With the new genomic
data bases of model species, such as Esherichia coli, Saccharomyces cerevisae, mouse, and human, the
sequences of many proteins of biological interest will in principle be
known, and the problem of characterizing a protein primary structure will be
reduced to identifying it in the data base.
Within the past few
years several research groups have demonstrated how MS can be used for
identification of proteins in sequence data bases. One approach is to cleave the
protein with a sequence-specific proteolytic enzyme, measure molecular weight
values for the resulting peptide mixture by mass spectrometry, and search a
sequence data base for proteins that should yield
these values. Search algorithms have also been implemented recently that utilize low
resolution tandem mass spectra of selected peptides (<3 kDa) from the protein
degradation.
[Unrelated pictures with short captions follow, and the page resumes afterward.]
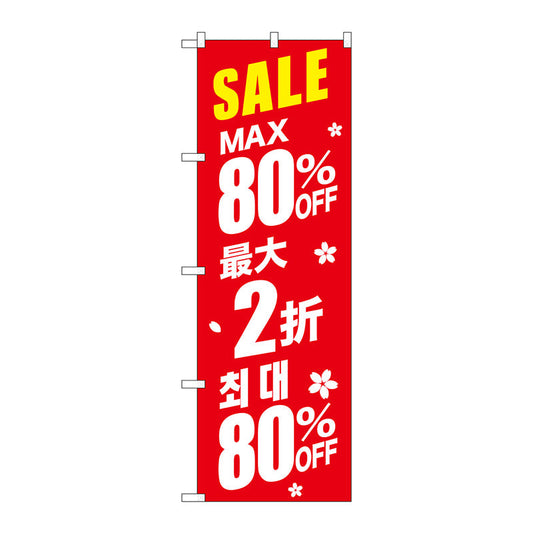 のぼり旗　最大８０％　中国／韓国　赤　Ｎｏ．ＧＮＢ－２９８９　Ｗ６００×Ｈ１８００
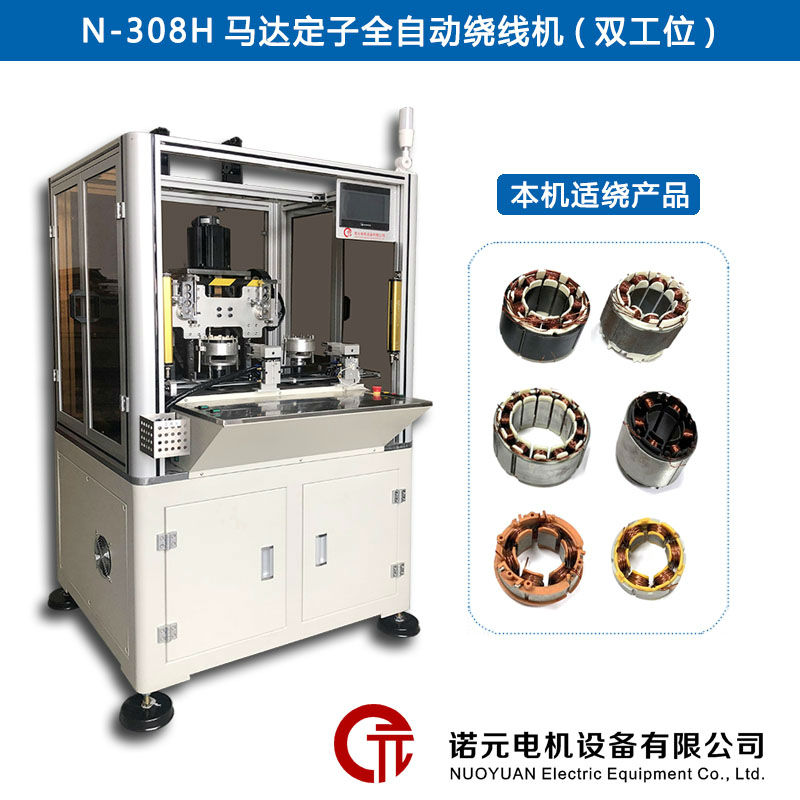 道閘門電機繞線機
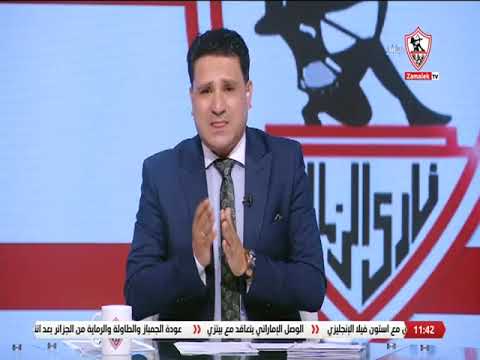 كريم أبو حسين ينقل لنا ملخص المؤتمر الصحفي لـ مارك كلانتبرج رئيس لجنة تطوير الحكام الجديد زملكاوي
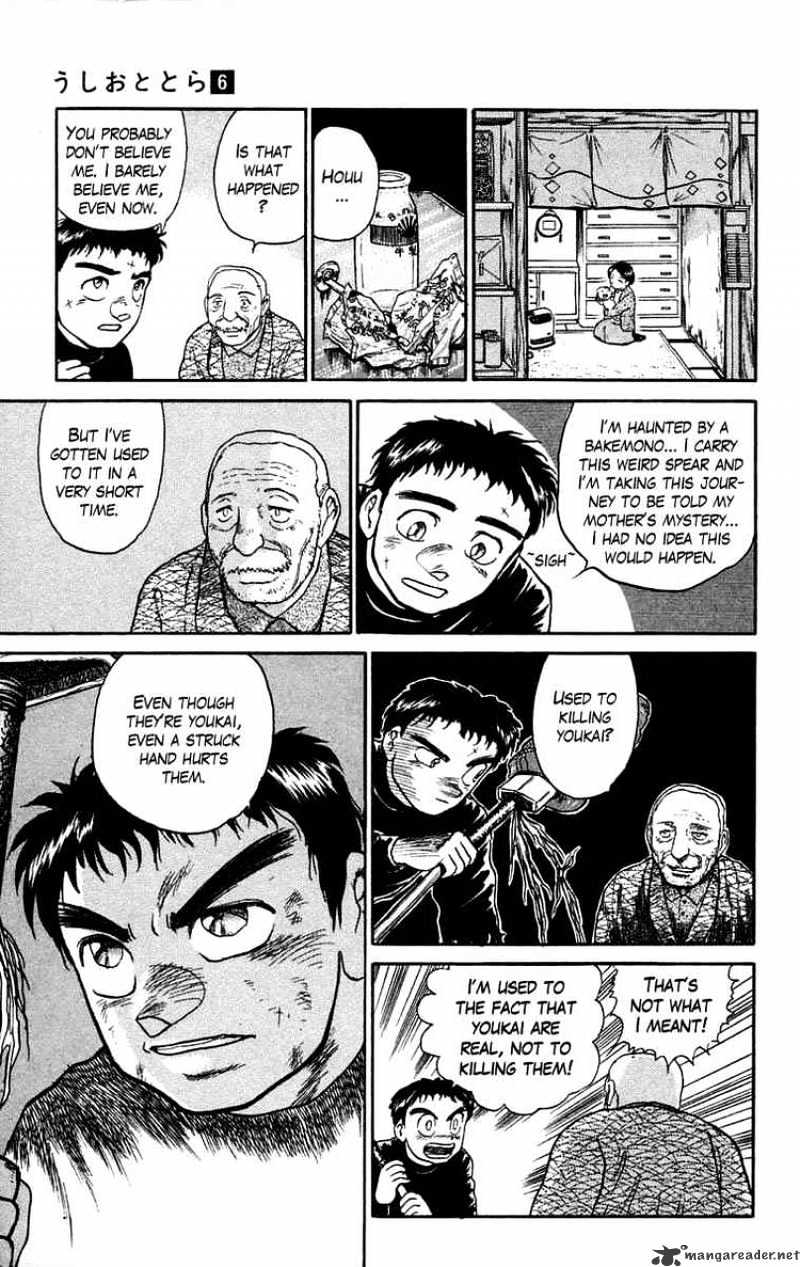 Ushio And Tora Chapter 50 #7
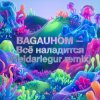 Мұқаба BAGAUHOM - Всё наладится (Heidarlegur remix) BAGAUHOM - Всё наладится (Heidarlegur remix)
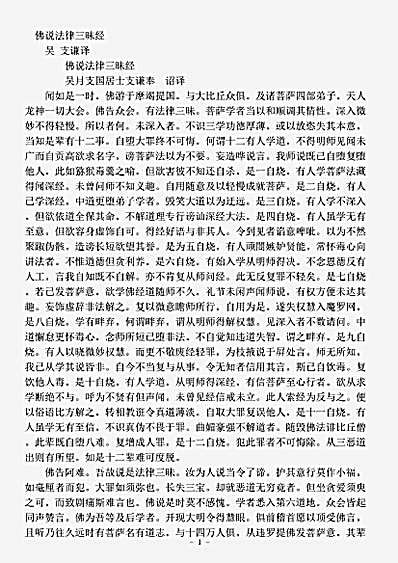 经集部.佛说法律三昧经-吴-支谦.pdf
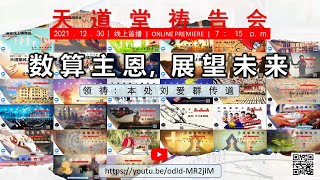 卫理公会天道堂： 2021年12月30日 -- 线上祷告会 - 数算主恩，展望未来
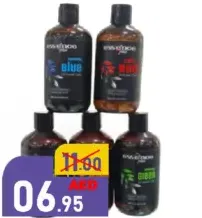 Essence Plus Shower Gel Assorted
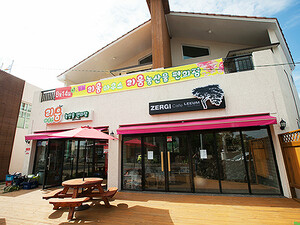 제주 리움하우스 펜션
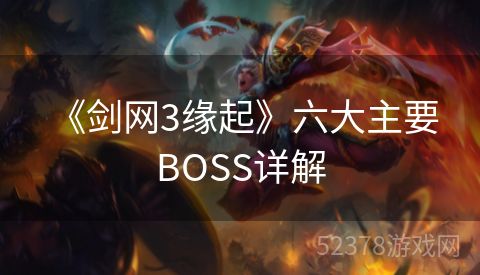  《剑网3缘起》六大主要BOSS详解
Yates and coworkers compared the MS/MS sequence data to the sequences predicted for each of the
peptides that would be generated from each protein in the data
base. In the PEPTIDESEARCH sequence tag approach of Mann and
Wilm, a partial sequence of 2–3 amino acids is assigned from
the fragment mass differences in the MS/MS spectrum. This partial sequence
and its mass distance from each end of the peptide (based on the
masses of the fragment and molecular ions) are used for the data base
search.
For
three studied proteins, a single sequence tag retrieved only the correct protein from the data
base; a fourth protein required the input of two sequence tags.